第一三共とAZ ネキシウムのDTC戦略 デジタルメディア活用で潜在患者に疾患啓発
公開日時 2012/11/27 04:00
第一三共とアストラゼネカ(AZ)は、10月1日のネキシウム(一般名:エソメプラゾール)の長期処方解禁に合わせ、患者向け疾患啓発サイト「胸やけ・呑酸.jp」と一般向けレシピ投稿サイト「クックパッド」が提携するなど、DTC戦略の一環としてデジタルメディアの活用に乗り出した。逆流性食道炎(GERD)は、若年者にも潜在患者が広がっていることが指摘されており、多面的な戦略により、幅広い年齢層に疾患啓発を促したい考え。これにより、症状があるにもかかわらず、がまんしたり、OTCでしのいだりして受診まで結びつかない潜在患者に疾患について深く理解してもらい、早期受診に結び付けたい考えだ。

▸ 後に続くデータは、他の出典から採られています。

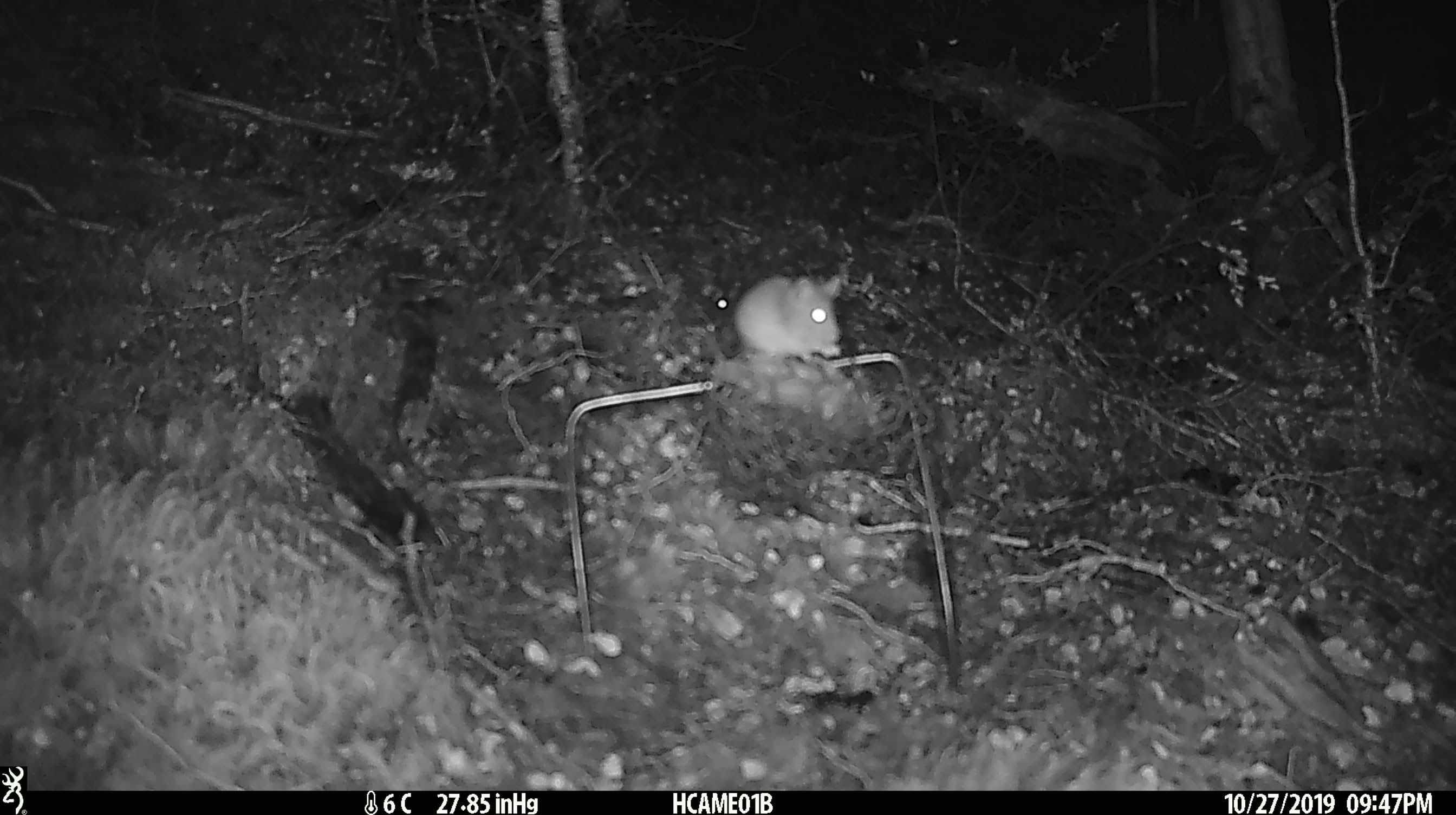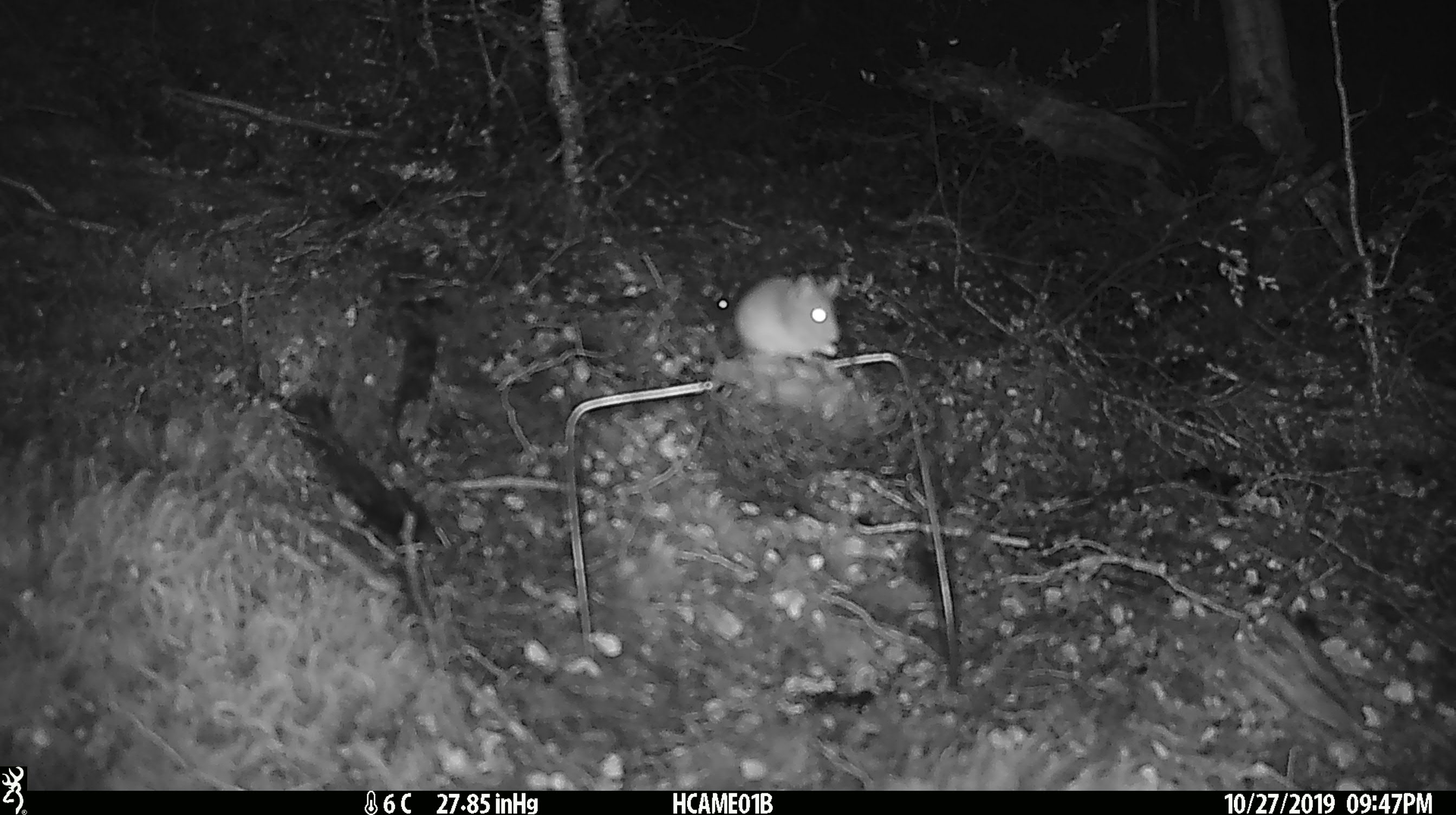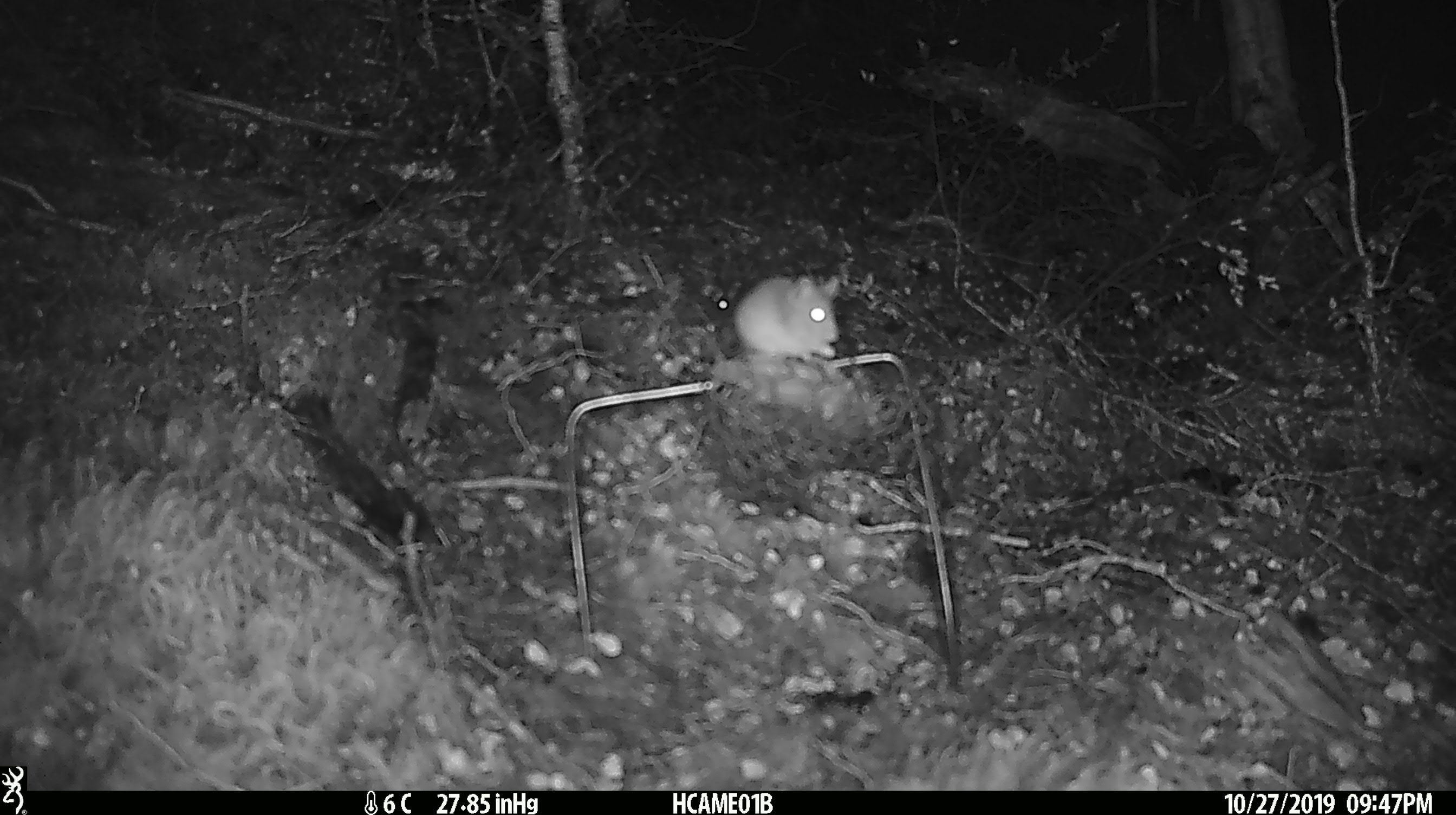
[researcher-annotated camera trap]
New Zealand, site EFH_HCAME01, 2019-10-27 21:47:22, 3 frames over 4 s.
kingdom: Animalia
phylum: Chordata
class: Mammalia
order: Rodentia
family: Muridae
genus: Mus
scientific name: Mus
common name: mouse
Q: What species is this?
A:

同社とクックパッドとの取り組みは、10月8日から1ヶ月間実施された。以前から、「胸やけ・呑酸.jp」サイト内では、GERD患者向けに胃や食道に負担をかけずに楽しめる旬の食材を用いた料理のレシピを掲載した“旬のごはん”を展開してきた。患者側から、胸やけや呑酸などのために、必要以上に食事を楽しむことを諦めているという声が多数よせられていたためという。
今回の取り組みでは、クックパッドの逆流性食道炎の疾患啓発特設サイトで、旬の食材である“鮭/さといも”、“大根/かぼちゃ”取り上げ、疾患啓発サイト「胸やけ・呑酸.jp」“旬のごはん”と連携させることで、疾患啓発のトップページへの導線とした。また、特設サイト上ではこれまでクックパッドの有料会員(プレミア会員)しか閲覧することができなかった、これら食材を用いたレシピを人気順で閲覧できるようにした。
家族や自分自身の健康を気遣う、女性がよく目にするクックパッドを活用することで、胸やけや呑酸などの症状があるにもかかわらず、受診に至っていない患者やその家族に、疾患について理解を深めてもらい、早期受診を促すのが狙い。これにより、患者の生活の質(QOL)向上に貢献したい考えだ。
サイトには、欧米ではプライマリケア医がGERDを診断する際に補助的に活用されている問診票GerdQをベースに作成した“お医者さんに相談シート”という自己記入式シートも掲載した。質問は、胸やけや呑酸の症状の有無に加え、症状による睡眠障害、処方薬に市販薬を追加して服用した回数有無をチェックし、生活へのインパクトも検討する。QLifeの近隣の医院検索も活用できるように工夫した。
相談シートの活用により、症状を簡便に説明できるようになることに加え、問診に時間を割くことの難しい医師にとっては、一目で患者の症状や病態が把握できるというメリットがある。
さらに、KOLによる酸関連疾患解説コーナーや運動療法などのコンテンツも幅広く揃え、受診前に自身の疾患について理解を深められるよう工夫した。これにより、受診時の医師と患者の対話が深まることも期待できるといい、医師と患者のリレーション構築にも一役かいたい考えだ。
◎プロモーション戦略でもMR+eを活用
一方で、プロモーション戦略でもデジタルメディアを活用した、“MR+e”戦略を押し進める。患者向けサイトに加え、医師向け情報サイトNexium.jp上に、コンテンツ「患者さんのために」を設置。プライマリケア医を中心とした医師向け資材として、患者向け冊子 “「逆流性食道炎」を治療される方へ”、患者が症状を把握できる“「胸やけ」「呑酸」ダイアリー”も展開、KOLからの解説ビデオも併せて掲載し患者のコンプライアンス維持に貢献したい考えだ。
これら資材は、サイトからのダウンロードも可能だが、同社のMRが実際に訪問して手渡しし、それとともに患者がチェックシートを持参した際のフォローアップのための情報提供も行っているという。